Given instruction
Continue the Park City School District enrollment article below, starting right after its last sentence.

Source
Despite estimated enrollment numbers falling below original projections, class sizes in the Park City School District are still growing due to budget cuts. The district projected for 4,450 students total in all schools this year, but actual enrollment numbers as of Oct. 1 came in at 4,419 students. That's a district-wide growth in enrollment of 0.4 percent from last year, a slower growth rate than the past few years which experienced approximately 2 percent growth year to year.
While class sizes may be less impacted in secondary schools Ecker Hill Middle School, Treasure Mountain Junior High School and Park City High School numbers are up dramatically in Park City's elementary schools.
According to district data, elementary schools saw a 4.2 percent increase in student enrollment, compared to a 2.3 percent drop in enrollment in secondary schools.
"It was less than we were forecasting, but there is definite growth from last year," said Todd Hauber, the Business Administrator for the Park City School District. "It's better than flat or less because there are impacts on school funding. You want to be in a growth mode but not so much that the growth exceeds the expenses of supporting those students in the district."
Hauber compared district growth to a Goldilocks, and enrollment should fall between not too much and not too little to keep pulling in state funding while not outgrowing what is in place for students.

Data section
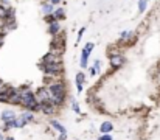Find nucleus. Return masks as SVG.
<instances>
[{"label": "nucleus", "instance_id": "obj_10", "mask_svg": "<svg viewBox=\"0 0 160 140\" xmlns=\"http://www.w3.org/2000/svg\"><path fill=\"white\" fill-rule=\"evenodd\" d=\"M59 30H61V25H59L58 20H55L53 23H50V33H51V34H58Z\"/></svg>", "mask_w": 160, "mask_h": 140}, {"label": "nucleus", "instance_id": "obj_21", "mask_svg": "<svg viewBox=\"0 0 160 140\" xmlns=\"http://www.w3.org/2000/svg\"><path fill=\"white\" fill-rule=\"evenodd\" d=\"M45 20H47L48 23H53V22H55L56 19H55V16H53V14H48V16L45 17Z\"/></svg>", "mask_w": 160, "mask_h": 140}, {"label": "nucleus", "instance_id": "obj_25", "mask_svg": "<svg viewBox=\"0 0 160 140\" xmlns=\"http://www.w3.org/2000/svg\"><path fill=\"white\" fill-rule=\"evenodd\" d=\"M84 30H86V28H83V30H79V36H78V40L83 37V34H84Z\"/></svg>", "mask_w": 160, "mask_h": 140}, {"label": "nucleus", "instance_id": "obj_1", "mask_svg": "<svg viewBox=\"0 0 160 140\" xmlns=\"http://www.w3.org/2000/svg\"><path fill=\"white\" fill-rule=\"evenodd\" d=\"M48 92H50V101L55 106H59V104L64 103L65 90H64V86L61 82H53L51 86L48 87Z\"/></svg>", "mask_w": 160, "mask_h": 140}, {"label": "nucleus", "instance_id": "obj_17", "mask_svg": "<svg viewBox=\"0 0 160 140\" xmlns=\"http://www.w3.org/2000/svg\"><path fill=\"white\" fill-rule=\"evenodd\" d=\"M146 5H148V0H140V2H138V11L143 12L146 9Z\"/></svg>", "mask_w": 160, "mask_h": 140}, {"label": "nucleus", "instance_id": "obj_6", "mask_svg": "<svg viewBox=\"0 0 160 140\" xmlns=\"http://www.w3.org/2000/svg\"><path fill=\"white\" fill-rule=\"evenodd\" d=\"M112 129H114V124H112L111 121H103L101 126H100V131H101L103 134H109Z\"/></svg>", "mask_w": 160, "mask_h": 140}, {"label": "nucleus", "instance_id": "obj_18", "mask_svg": "<svg viewBox=\"0 0 160 140\" xmlns=\"http://www.w3.org/2000/svg\"><path fill=\"white\" fill-rule=\"evenodd\" d=\"M72 109L76 112V114H79V112H81V109H79V104H78L75 100H72Z\"/></svg>", "mask_w": 160, "mask_h": 140}, {"label": "nucleus", "instance_id": "obj_22", "mask_svg": "<svg viewBox=\"0 0 160 140\" xmlns=\"http://www.w3.org/2000/svg\"><path fill=\"white\" fill-rule=\"evenodd\" d=\"M131 34H132L131 31H123L120 37H121V39H129V37H131Z\"/></svg>", "mask_w": 160, "mask_h": 140}, {"label": "nucleus", "instance_id": "obj_20", "mask_svg": "<svg viewBox=\"0 0 160 140\" xmlns=\"http://www.w3.org/2000/svg\"><path fill=\"white\" fill-rule=\"evenodd\" d=\"M93 67H95V72H97V73L101 72V62H100V61H95V65H93Z\"/></svg>", "mask_w": 160, "mask_h": 140}, {"label": "nucleus", "instance_id": "obj_3", "mask_svg": "<svg viewBox=\"0 0 160 140\" xmlns=\"http://www.w3.org/2000/svg\"><path fill=\"white\" fill-rule=\"evenodd\" d=\"M41 68L44 70L47 75H51V76H53V75H56V73H59L61 70H62V67H61L59 62H50V64H44V62H42Z\"/></svg>", "mask_w": 160, "mask_h": 140}, {"label": "nucleus", "instance_id": "obj_27", "mask_svg": "<svg viewBox=\"0 0 160 140\" xmlns=\"http://www.w3.org/2000/svg\"><path fill=\"white\" fill-rule=\"evenodd\" d=\"M2 87H3V81L0 79V90H2Z\"/></svg>", "mask_w": 160, "mask_h": 140}, {"label": "nucleus", "instance_id": "obj_14", "mask_svg": "<svg viewBox=\"0 0 160 140\" xmlns=\"http://www.w3.org/2000/svg\"><path fill=\"white\" fill-rule=\"evenodd\" d=\"M20 117L23 118V121H25V123H28V121H31V120H33V114H31V112H23V114H22Z\"/></svg>", "mask_w": 160, "mask_h": 140}, {"label": "nucleus", "instance_id": "obj_12", "mask_svg": "<svg viewBox=\"0 0 160 140\" xmlns=\"http://www.w3.org/2000/svg\"><path fill=\"white\" fill-rule=\"evenodd\" d=\"M89 56H90V53L83 50V53H81V67H87V58Z\"/></svg>", "mask_w": 160, "mask_h": 140}, {"label": "nucleus", "instance_id": "obj_7", "mask_svg": "<svg viewBox=\"0 0 160 140\" xmlns=\"http://www.w3.org/2000/svg\"><path fill=\"white\" fill-rule=\"evenodd\" d=\"M84 73H76V87H78V92H81L83 90V82H84Z\"/></svg>", "mask_w": 160, "mask_h": 140}, {"label": "nucleus", "instance_id": "obj_8", "mask_svg": "<svg viewBox=\"0 0 160 140\" xmlns=\"http://www.w3.org/2000/svg\"><path fill=\"white\" fill-rule=\"evenodd\" d=\"M42 110L47 115H51L55 112V106H53V103H42Z\"/></svg>", "mask_w": 160, "mask_h": 140}, {"label": "nucleus", "instance_id": "obj_23", "mask_svg": "<svg viewBox=\"0 0 160 140\" xmlns=\"http://www.w3.org/2000/svg\"><path fill=\"white\" fill-rule=\"evenodd\" d=\"M84 50H86V51H89V53H90V51L93 50V44H92V42H89V44H87V45L84 47Z\"/></svg>", "mask_w": 160, "mask_h": 140}, {"label": "nucleus", "instance_id": "obj_13", "mask_svg": "<svg viewBox=\"0 0 160 140\" xmlns=\"http://www.w3.org/2000/svg\"><path fill=\"white\" fill-rule=\"evenodd\" d=\"M53 16H55L56 20H61V19H64V16H65V11H64L62 8H59V9H56L55 12H53Z\"/></svg>", "mask_w": 160, "mask_h": 140}, {"label": "nucleus", "instance_id": "obj_24", "mask_svg": "<svg viewBox=\"0 0 160 140\" xmlns=\"http://www.w3.org/2000/svg\"><path fill=\"white\" fill-rule=\"evenodd\" d=\"M98 140H114V138H112L111 135H107V134H103V135H101Z\"/></svg>", "mask_w": 160, "mask_h": 140}, {"label": "nucleus", "instance_id": "obj_28", "mask_svg": "<svg viewBox=\"0 0 160 140\" xmlns=\"http://www.w3.org/2000/svg\"><path fill=\"white\" fill-rule=\"evenodd\" d=\"M2 40H3V37H2V36H0V45H2Z\"/></svg>", "mask_w": 160, "mask_h": 140}, {"label": "nucleus", "instance_id": "obj_4", "mask_svg": "<svg viewBox=\"0 0 160 140\" xmlns=\"http://www.w3.org/2000/svg\"><path fill=\"white\" fill-rule=\"evenodd\" d=\"M36 98L39 103H51L50 101V92H48V87H39L36 90Z\"/></svg>", "mask_w": 160, "mask_h": 140}, {"label": "nucleus", "instance_id": "obj_19", "mask_svg": "<svg viewBox=\"0 0 160 140\" xmlns=\"http://www.w3.org/2000/svg\"><path fill=\"white\" fill-rule=\"evenodd\" d=\"M6 17H8V11L3 6H0V19H6Z\"/></svg>", "mask_w": 160, "mask_h": 140}, {"label": "nucleus", "instance_id": "obj_2", "mask_svg": "<svg viewBox=\"0 0 160 140\" xmlns=\"http://www.w3.org/2000/svg\"><path fill=\"white\" fill-rule=\"evenodd\" d=\"M2 121L5 123V129H9V128H14V121H16V115L12 110H3L2 112Z\"/></svg>", "mask_w": 160, "mask_h": 140}, {"label": "nucleus", "instance_id": "obj_16", "mask_svg": "<svg viewBox=\"0 0 160 140\" xmlns=\"http://www.w3.org/2000/svg\"><path fill=\"white\" fill-rule=\"evenodd\" d=\"M42 9H44V12L48 16V14H51V12H53V5H51V3H45V5L42 6Z\"/></svg>", "mask_w": 160, "mask_h": 140}, {"label": "nucleus", "instance_id": "obj_15", "mask_svg": "<svg viewBox=\"0 0 160 140\" xmlns=\"http://www.w3.org/2000/svg\"><path fill=\"white\" fill-rule=\"evenodd\" d=\"M26 123L23 121L22 117H16V121H14V128H22V126H25Z\"/></svg>", "mask_w": 160, "mask_h": 140}, {"label": "nucleus", "instance_id": "obj_11", "mask_svg": "<svg viewBox=\"0 0 160 140\" xmlns=\"http://www.w3.org/2000/svg\"><path fill=\"white\" fill-rule=\"evenodd\" d=\"M9 103H20V92L14 90L9 95Z\"/></svg>", "mask_w": 160, "mask_h": 140}, {"label": "nucleus", "instance_id": "obj_5", "mask_svg": "<svg viewBox=\"0 0 160 140\" xmlns=\"http://www.w3.org/2000/svg\"><path fill=\"white\" fill-rule=\"evenodd\" d=\"M123 62H124V58H123L121 54L115 53V54L111 56V65H112V67L118 68V67H121V65H123Z\"/></svg>", "mask_w": 160, "mask_h": 140}, {"label": "nucleus", "instance_id": "obj_29", "mask_svg": "<svg viewBox=\"0 0 160 140\" xmlns=\"http://www.w3.org/2000/svg\"><path fill=\"white\" fill-rule=\"evenodd\" d=\"M5 140H14V138H11V137H9V138H5Z\"/></svg>", "mask_w": 160, "mask_h": 140}, {"label": "nucleus", "instance_id": "obj_9", "mask_svg": "<svg viewBox=\"0 0 160 140\" xmlns=\"http://www.w3.org/2000/svg\"><path fill=\"white\" fill-rule=\"evenodd\" d=\"M50 123H51V126H53V128H55L56 131H59L61 134H65V132H67V131H65V128H64V126H62V124H61L58 120H51Z\"/></svg>", "mask_w": 160, "mask_h": 140}, {"label": "nucleus", "instance_id": "obj_26", "mask_svg": "<svg viewBox=\"0 0 160 140\" xmlns=\"http://www.w3.org/2000/svg\"><path fill=\"white\" fill-rule=\"evenodd\" d=\"M50 2H51V5H56V3L61 2V0H50Z\"/></svg>", "mask_w": 160, "mask_h": 140}, {"label": "nucleus", "instance_id": "obj_30", "mask_svg": "<svg viewBox=\"0 0 160 140\" xmlns=\"http://www.w3.org/2000/svg\"><path fill=\"white\" fill-rule=\"evenodd\" d=\"M0 140H3V137H2V134H0Z\"/></svg>", "mask_w": 160, "mask_h": 140}]
</instances>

Task response
"We're in a good spot right now," Hauber said.
The Park City School District submitted enrollment numbers to the Utah State Office of Education Monday afternoon, part of a state mandate where the data will be used to determine funding distribution. While growth in the district may mean more students to a class, a boost in student enrollment may allow the district to receive more in state funding depending on where growth is concentrated.
The state distributes funding based on where student growth is coming from, with a different dollar amount attached to students in special education programs, elementary schools, gifted and talented programs and secondary schools.
Across the district, class sizes are averaging roughly a 23 to 1 ratio of students to teachers, a number outlined in budget decisions made earlier this year. That number may not be evenly distributed from school to school or based on available classes in secondary schools, but the district hopes to bring larger class sizes down next year based on where district enrollment growth is occurring.
"Student needs can skew class sizes," said Bob O'Connor, Principal of Park City High School. "There may be one class of 30 students and another class of 20 students on the same subject because of scheduling."
"If the numbers stay stable, we look really good going in to next year," he added. "It's any major increase or decrease that will throw the schedule off balance."
The Park City High School grew slightly from 990 students last year to 1,008 this year.
Ecker Hill Middle School grew the least of all the schools in the district, Hauber said, with the district anticipating a 3 percent drop in enrollment but with an actual 5.7 percent drop.
"It was expected to drop, but more than we had anticipated," he added.
The school with the most growth, Jeremy Ranch Elementary, had a 4.9 percent increase in its student population, a total of 514 students. Principal Shawn Kuennen said the school had anticipated a student population of 420 to 425 students.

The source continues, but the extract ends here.